We’ve always been told not to skip meals, and that even if we’re trying to cut down on our calorie intake, we should go for smaller portions and healthier options. However, some studies suggest that intermittent fasting may help with weight control, improve brain health and slow down the effects of ageing. Intrigued? Here’s the lowdown.
Popular types of intermittent fasting
Intermittent fasting involves periods of eating and fasting. And since it isn’t so much about the foods you should eat, but when you should eat them, some people don’t consider it diet a type of diet. But Bridget Marr, a dietitian at Nutritional Solutions, disagrees.
“I believe it’s a diet as it involves restrictions and changes to current eating habits,” she says.
There are several kinds of intermittent fasting regimes, but a well-known one is the LeanGains method, which involves fasting for 16 hours each day. Essentially, eating only takes places during the remaining eight-hour window.
The eating and fasting schedule should be consistent every day, and people who follow this method typically only consume two meals between the hours of 1pm and 9pm. This timing is popular because it allows them to still enjoy lunches and dinners with friends.

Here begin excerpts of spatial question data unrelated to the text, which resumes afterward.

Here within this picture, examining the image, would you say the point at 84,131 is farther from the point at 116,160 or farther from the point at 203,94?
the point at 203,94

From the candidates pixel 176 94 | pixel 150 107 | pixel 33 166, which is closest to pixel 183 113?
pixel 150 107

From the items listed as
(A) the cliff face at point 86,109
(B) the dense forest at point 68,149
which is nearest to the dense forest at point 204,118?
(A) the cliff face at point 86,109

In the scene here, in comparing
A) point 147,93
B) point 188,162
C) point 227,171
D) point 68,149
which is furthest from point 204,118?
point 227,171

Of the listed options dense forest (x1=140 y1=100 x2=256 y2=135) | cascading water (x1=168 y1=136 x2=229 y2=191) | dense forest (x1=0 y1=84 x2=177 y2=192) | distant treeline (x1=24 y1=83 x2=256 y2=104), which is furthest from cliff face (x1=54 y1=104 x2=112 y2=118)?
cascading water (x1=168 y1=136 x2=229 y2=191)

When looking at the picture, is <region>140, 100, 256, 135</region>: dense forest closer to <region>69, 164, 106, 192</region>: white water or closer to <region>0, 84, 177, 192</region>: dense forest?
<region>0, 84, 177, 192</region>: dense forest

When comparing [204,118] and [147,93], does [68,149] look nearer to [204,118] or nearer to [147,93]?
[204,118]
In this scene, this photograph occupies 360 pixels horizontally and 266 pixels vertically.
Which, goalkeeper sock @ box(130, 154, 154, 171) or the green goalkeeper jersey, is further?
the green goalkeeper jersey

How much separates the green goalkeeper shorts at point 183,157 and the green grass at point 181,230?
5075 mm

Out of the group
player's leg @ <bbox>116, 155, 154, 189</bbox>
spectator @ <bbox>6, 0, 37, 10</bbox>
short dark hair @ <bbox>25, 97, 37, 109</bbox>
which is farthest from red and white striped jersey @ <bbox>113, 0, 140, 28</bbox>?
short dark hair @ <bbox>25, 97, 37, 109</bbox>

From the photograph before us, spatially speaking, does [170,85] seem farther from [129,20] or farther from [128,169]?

Another common method is the Eat-Stop-Eat method, which involves fasting for 24 hours once or twice a week. It may sound tough but here’s the thing: after the 24 hours, you can go back to regular eating. There’s nothing you’re not supposed to eat, and no need to count calories.
It’s a simple math equation
Intermittent fasting methods usually involve fewer than three meals, so there is a reduction in calorie intake if you’re used to always having breakfast, lunch and dinner. This naturally leads to weight loss over time.
Some studies* have also suggested that it changes your metabolism at a genetic level, so you burn more calories even when doing nothing. And by helping you to eat less (fewer calories in) and burn more (more calories out), intermittent fasting is believed to promote weight loss by altering both sides of the calorie equation.
The are pros and cons
On top of helping you to lose weight, intermittent fasting can also boost your health in others ways.
“It has been shown to be effective at reducing the visceral fat around our internal organs. [Excessive visceral fat] contributes to metabolic syndrome and Type 2 Diabetes,” says Bridget.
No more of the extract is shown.